-- TEXT SEGMENT follows --

Sunday, 20 June 2010

Outside...

This morning, as I was eating my usual breakfast of sodium-free, sugar-free Shredded Wheat 'n Bran with unsweetened soy milk, my mother-in-law commented that I seem to have gotten a bit of a tan on my arms; I suppose I have, but I am still rather pasty. She then reminisced that when she first met me -- nearly twenty years ago -- I had one of the darkest tans she had ever seen. I have never sunbathed; I just used to spend a lot of time outside: back then just running around, more recently gardening, working in the backyard, bicycling, whatever. That is until the onset of HKPP. Now just a bit of sun shows on me, not that I have been getting much as of late.

For the past two weeks my wife, my daughter, and I have been in Kentucky visiting my wife's family, and my time outside has been even more limited than usual. It has been in the 90s almost every day, with heat indexes I can only imagine, and nowadays the simple act of sweating is somewhat dangerous. You may wonder why...

Well, sweat contains electrolytes, and one of those electrolytes is potassium. For those that don't know much about HKPP, the hypokalemic part of Hypokalemic Periodic Paralysis means "low potassium." And with my particular flavor of HKPP my potassium doesn't even have to go very low; the low end of normal is nearly catastrophic for me. Hence you can see the problem with sweat. I don't even have to work up a vigorous sweat, just the ordinary wicking of perspiration off of my skin in order to maintain an appropriate body temperature in this weather is enough to have an effect. The steady loss of potassium in my sweat leaves me playing potassium catch-up all day long, a game that has a definite toll on my body -- sometimes immediate, sometimes a little ways down the road. Even with the generous use of oral potassium prolonged sweating leads to a yo-yo effect which leaves me more sensitive to any of my other triggers and, at the least, entirely drained by the end of the day.

-- TEXT SEGMENT concluded --

**ACTIONS TO TAKE:**
1 > Condense the paragraph of the post beginning "Well, sweat contains electrolytes" into a bulleted list that keeps its main facts.
2 > In the post, swap "limited" for "restricted" throughout everything from "For the past" down to "may wonder why...".
The entries that come next were taken from a separate source.

-- DATASET EXTRACT follows --

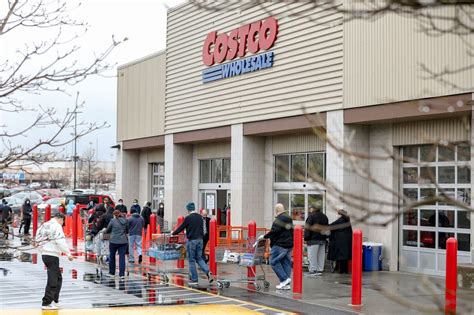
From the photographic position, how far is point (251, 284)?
56.9 ft

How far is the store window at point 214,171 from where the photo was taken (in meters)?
30.6

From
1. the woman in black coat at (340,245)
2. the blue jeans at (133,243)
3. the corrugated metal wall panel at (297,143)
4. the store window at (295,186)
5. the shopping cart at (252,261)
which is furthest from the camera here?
the store window at (295,186)

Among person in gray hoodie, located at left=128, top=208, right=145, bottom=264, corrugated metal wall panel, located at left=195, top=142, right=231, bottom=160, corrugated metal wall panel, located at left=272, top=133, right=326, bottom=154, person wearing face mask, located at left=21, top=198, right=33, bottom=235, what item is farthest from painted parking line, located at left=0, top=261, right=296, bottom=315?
person wearing face mask, located at left=21, top=198, right=33, bottom=235

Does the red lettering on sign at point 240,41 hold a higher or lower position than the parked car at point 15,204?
higher

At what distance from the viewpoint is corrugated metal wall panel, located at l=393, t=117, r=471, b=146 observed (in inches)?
724

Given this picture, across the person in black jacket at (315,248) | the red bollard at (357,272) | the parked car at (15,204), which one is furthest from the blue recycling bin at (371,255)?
the parked car at (15,204)

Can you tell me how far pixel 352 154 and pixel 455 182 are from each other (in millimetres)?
16434

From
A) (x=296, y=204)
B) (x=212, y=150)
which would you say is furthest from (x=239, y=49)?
(x=296, y=204)

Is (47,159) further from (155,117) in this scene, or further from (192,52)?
(155,117)

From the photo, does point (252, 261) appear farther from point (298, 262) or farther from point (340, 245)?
point (340, 245)

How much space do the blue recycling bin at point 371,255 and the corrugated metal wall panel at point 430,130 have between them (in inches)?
111

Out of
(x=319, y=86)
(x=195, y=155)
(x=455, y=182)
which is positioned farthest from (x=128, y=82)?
(x=455, y=182)

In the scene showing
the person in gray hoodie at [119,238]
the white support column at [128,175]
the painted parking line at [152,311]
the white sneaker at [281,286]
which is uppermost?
the white support column at [128,175]

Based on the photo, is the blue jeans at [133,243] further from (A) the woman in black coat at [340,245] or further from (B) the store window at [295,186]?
(B) the store window at [295,186]
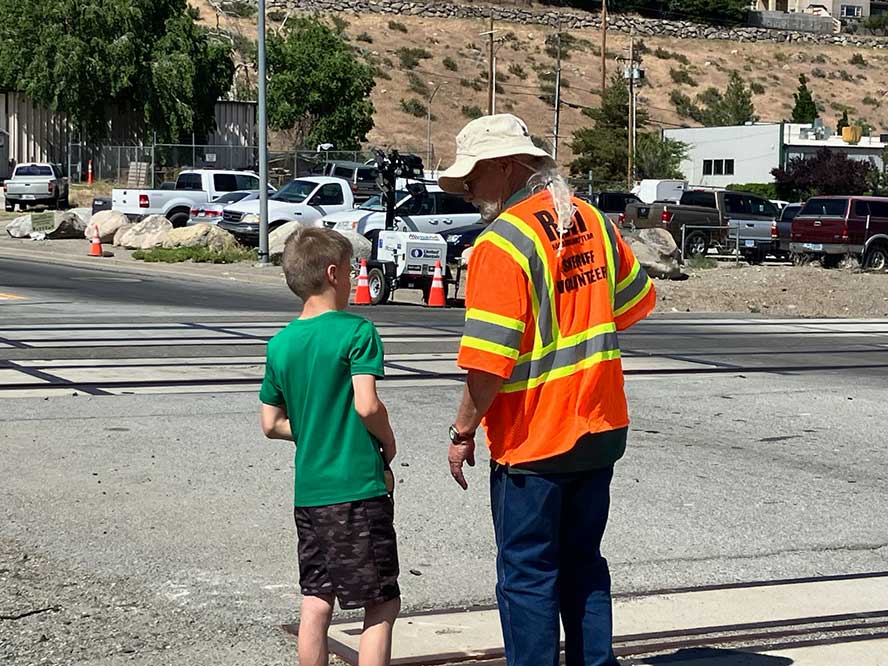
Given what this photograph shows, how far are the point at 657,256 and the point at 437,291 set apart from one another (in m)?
8.60

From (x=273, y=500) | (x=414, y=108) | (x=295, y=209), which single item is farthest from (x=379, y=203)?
(x=414, y=108)

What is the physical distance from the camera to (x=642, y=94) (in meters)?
102

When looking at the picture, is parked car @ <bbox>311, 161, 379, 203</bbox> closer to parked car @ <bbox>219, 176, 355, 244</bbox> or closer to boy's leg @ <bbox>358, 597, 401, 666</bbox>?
parked car @ <bbox>219, 176, 355, 244</bbox>

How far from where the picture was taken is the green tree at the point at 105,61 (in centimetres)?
5583

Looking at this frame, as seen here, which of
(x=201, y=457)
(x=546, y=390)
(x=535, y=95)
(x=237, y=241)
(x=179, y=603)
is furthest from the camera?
(x=535, y=95)

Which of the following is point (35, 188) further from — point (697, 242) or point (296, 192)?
point (697, 242)

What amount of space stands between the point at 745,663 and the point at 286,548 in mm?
2451

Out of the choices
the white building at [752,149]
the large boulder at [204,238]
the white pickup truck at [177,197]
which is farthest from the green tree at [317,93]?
the large boulder at [204,238]

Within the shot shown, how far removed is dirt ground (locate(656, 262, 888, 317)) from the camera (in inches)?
937

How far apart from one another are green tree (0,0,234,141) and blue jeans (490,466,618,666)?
53620 mm

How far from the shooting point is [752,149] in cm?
6544

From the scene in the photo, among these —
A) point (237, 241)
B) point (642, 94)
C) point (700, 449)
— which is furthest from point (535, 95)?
point (700, 449)

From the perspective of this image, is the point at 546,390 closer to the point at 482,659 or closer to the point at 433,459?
the point at 482,659

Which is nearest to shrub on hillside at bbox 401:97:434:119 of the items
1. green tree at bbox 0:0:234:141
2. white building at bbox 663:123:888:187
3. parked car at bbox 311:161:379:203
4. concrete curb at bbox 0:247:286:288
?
white building at bbox 663:123:888:187
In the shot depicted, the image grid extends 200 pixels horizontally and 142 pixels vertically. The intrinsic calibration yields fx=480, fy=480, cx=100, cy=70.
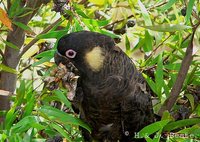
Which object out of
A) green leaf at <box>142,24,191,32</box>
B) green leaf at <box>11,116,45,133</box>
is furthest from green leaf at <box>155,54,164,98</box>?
green leaf at <box>11,116,45,133</box>

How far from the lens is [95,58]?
132cm

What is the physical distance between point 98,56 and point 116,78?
0.09m

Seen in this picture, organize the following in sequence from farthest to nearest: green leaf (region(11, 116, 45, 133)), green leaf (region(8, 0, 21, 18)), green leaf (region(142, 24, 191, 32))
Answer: green leaf (region(8, 0, 21, 18))
green leaf (region(142, 24, 191, 32))
green leaf (region(11, 116, 45, 133))

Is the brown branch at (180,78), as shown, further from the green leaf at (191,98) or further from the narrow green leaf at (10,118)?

-- DATASET EXTRACT concluded --

**ANSWER SET:**
1 >
- Sweat contains electrolytes, and one of them is potassium.
- The "hypokalemic" in Hypokalemic Periodic Paralysis means "low potassium."
- With the writer's form of HKPP, potassium doesn't need to drop far: the low end of normal is nearly catastrophic.
- A vigorous sweat isn't needed. The ordinary perspiration that keeps body temperature in check in this weather is enough to have an effect.
- Steady potassium loss through sweat means playing catch-up all day, which takes a toll on the body, sometimes immediately and sometimes later.
- Even with generous oral potassium, prolonged sweating causes a yo-yo effect. It makes the writer more sensitive to other triggers and, at the least, completely drained by the end of the day.

2 >
For the past two weeks my wife, my daughter, and I have been in Kentucky visiting my wife's family, and my time outside has been even more restricted than usual. It has been in the 90s almost every day, with heat indexes I can only imagine, and nowadays the simple act of sweating is somewhat dangerous. You may wonder why...